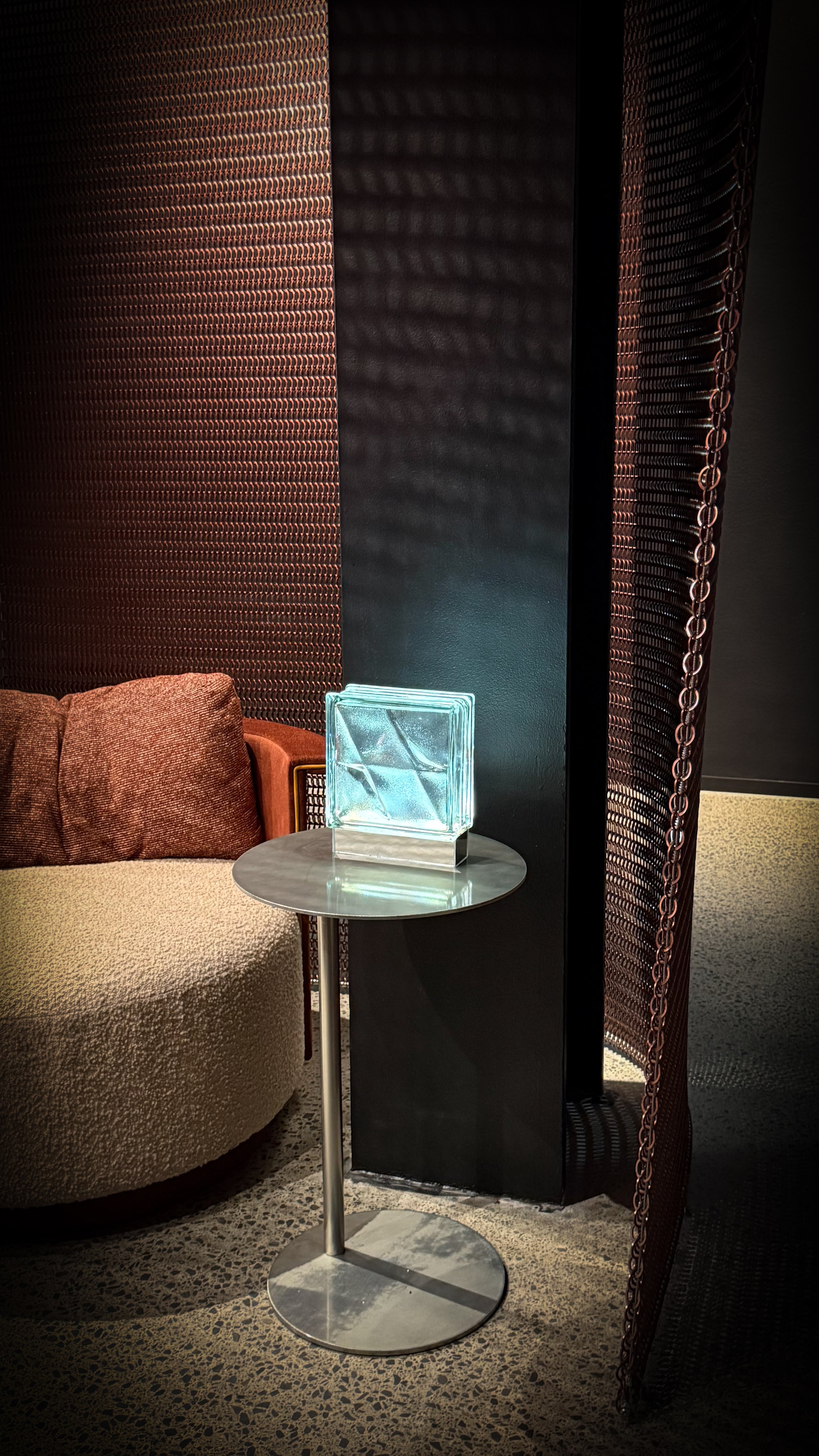 Wireless Bolt Bloc Lamp.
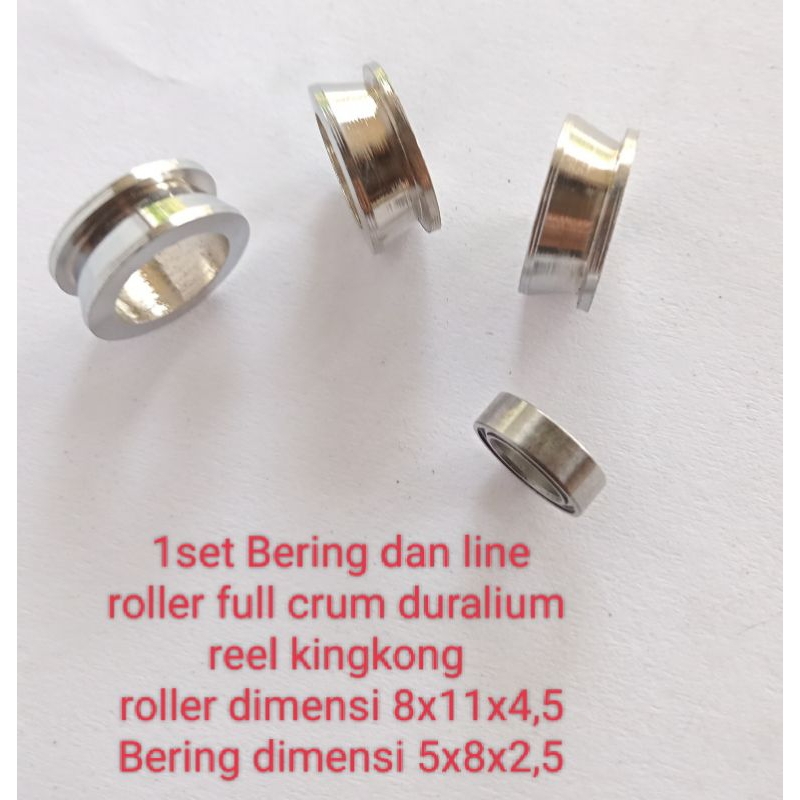 1set Bering dan line roller reel kingkong 2000/2500/3000/4000/5000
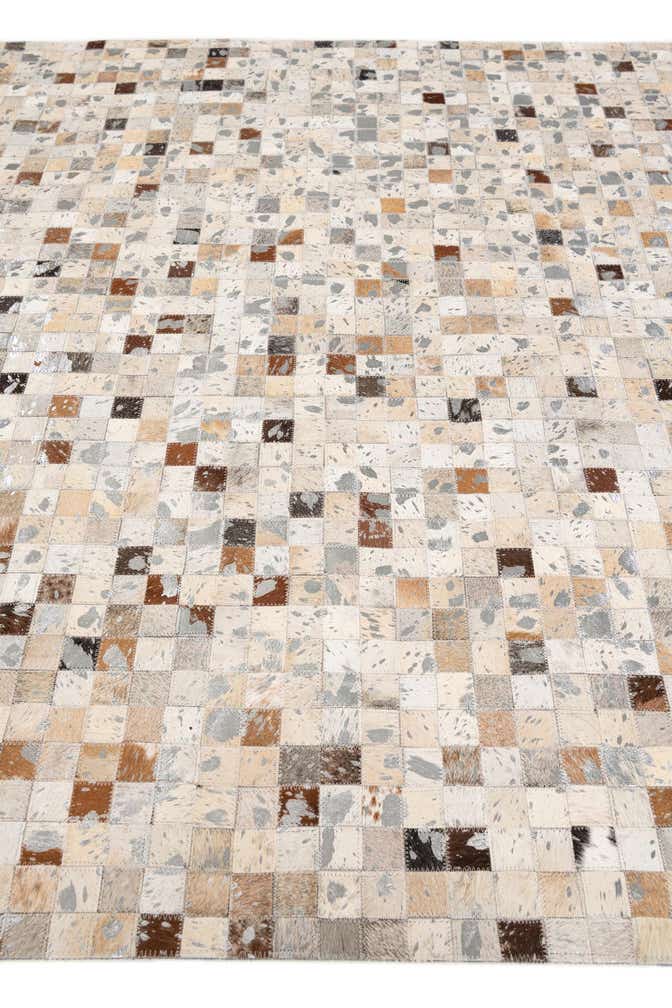 5' 1 x 7' 11 Cowhide Stocks Rug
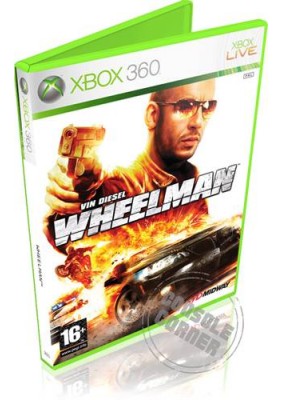 Vin Diesel Wheelman - Xbox 360 Játékok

Required work: The material above is to be set down exactly, with pictures removed.

Solution to the problem:
 Wireless Bolt Bloc Lamp.
 1set Bering dan line roller reel kingkong 2000/2500/3000/4000/5000
 5' 1 x 7' 11 Cowhide Stocks Rug
 Vin Diesel Wheelman - Xbox 360 Játékok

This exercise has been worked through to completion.